▶ **Scene question records**:
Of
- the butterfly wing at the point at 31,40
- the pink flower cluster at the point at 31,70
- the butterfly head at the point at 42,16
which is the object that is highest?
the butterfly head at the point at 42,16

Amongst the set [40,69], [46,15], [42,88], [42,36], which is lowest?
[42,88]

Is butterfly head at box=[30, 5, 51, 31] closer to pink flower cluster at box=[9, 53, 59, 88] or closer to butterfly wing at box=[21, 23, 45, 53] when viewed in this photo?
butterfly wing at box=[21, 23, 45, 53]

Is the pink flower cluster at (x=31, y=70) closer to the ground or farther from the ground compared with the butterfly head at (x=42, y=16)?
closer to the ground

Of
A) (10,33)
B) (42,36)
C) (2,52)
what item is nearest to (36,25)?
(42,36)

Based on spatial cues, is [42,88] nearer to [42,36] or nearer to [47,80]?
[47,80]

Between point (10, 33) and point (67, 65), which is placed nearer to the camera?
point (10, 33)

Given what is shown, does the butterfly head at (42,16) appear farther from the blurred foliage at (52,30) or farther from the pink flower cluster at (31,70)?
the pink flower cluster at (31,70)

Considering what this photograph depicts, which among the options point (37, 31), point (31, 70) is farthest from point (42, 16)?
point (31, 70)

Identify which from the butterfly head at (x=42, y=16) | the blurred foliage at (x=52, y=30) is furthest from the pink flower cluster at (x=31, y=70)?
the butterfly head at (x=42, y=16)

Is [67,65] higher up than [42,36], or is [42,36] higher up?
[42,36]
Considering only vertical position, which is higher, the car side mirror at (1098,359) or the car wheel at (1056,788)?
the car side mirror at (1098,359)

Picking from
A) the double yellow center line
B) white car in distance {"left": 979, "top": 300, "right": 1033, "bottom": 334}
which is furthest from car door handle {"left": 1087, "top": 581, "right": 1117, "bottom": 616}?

▶ **To do**: Print all of the rows above again without changing a single word.

▶ **Exercise solution**:
Of
- the butterfly wing at the point at 31,40
- the pink flower cluster at the point at 31,70
- the butterfly head at the point at 42,16
which is the object that is highest?
the butterfly head at the point at 42,16

Amongst the set [40,69], [46,15], [42,88], [42,36], which is lowest?
[42,88]

Is butterfly head at box=[30, 5, 51, 31] closer to pink flower cluster at box=[9, 53, 59, 88] or closer to butterfly wing at box=[21, 23, 45, 53] when viewed in this photo?
butterfly wing at box=[21, 23, 45, 53]

Is the pink flower cluster at (x=31, y=70) closer to the ground or farther from the ground compared with the butterfly head at (x=42, y=16)?
closer to the ground

Of
A) (10,33)
B) (42,36)
C) (2,52)
what item is nearest to (36,25)?
(42,36)

Based on spatial cues, is [42,88] nearer to [42,36] or nearer to [47,80]?
[47,80]

Between point (10, 33) and point (67, 65), which is placed nearer to the camera?
point (10, 33)

Given what is shown, does the butterfly head at (42,16) appear farther from the blurred foliage at (52,30) or farther from the pink flower cluster at (31,70)?
the pink flower cluster at (31,70)

Considering what this photograph depicts, which among the options point (37, 31), point (31, 70) is farthest from point (42, 16)?
point (31, 70)

Identify which from the butterfly head at (x=42, y=16) | the blurred foliage at (x=52, y=30) is furthest from the pink flower cluster at (x=31, y=70)?
the butterfly head at (x=42, y=16)

Is [67,65] higher up than [42,36], or is [42,36] higher up?
[42,36]
Considering only vertical position, which is higher, the car side mirror at (1098,359) or the car wheel at (1056,788)?
the car side mirror at (1098,359)

Picking from
A) the double yellow center line
B) white car in distance {"left": 979, "top": 300, "right": 1033, "bottom": 334}
which is furthest from car door handle {"left": 1087, "top": 581, "right": 1117, "bottom": 616}?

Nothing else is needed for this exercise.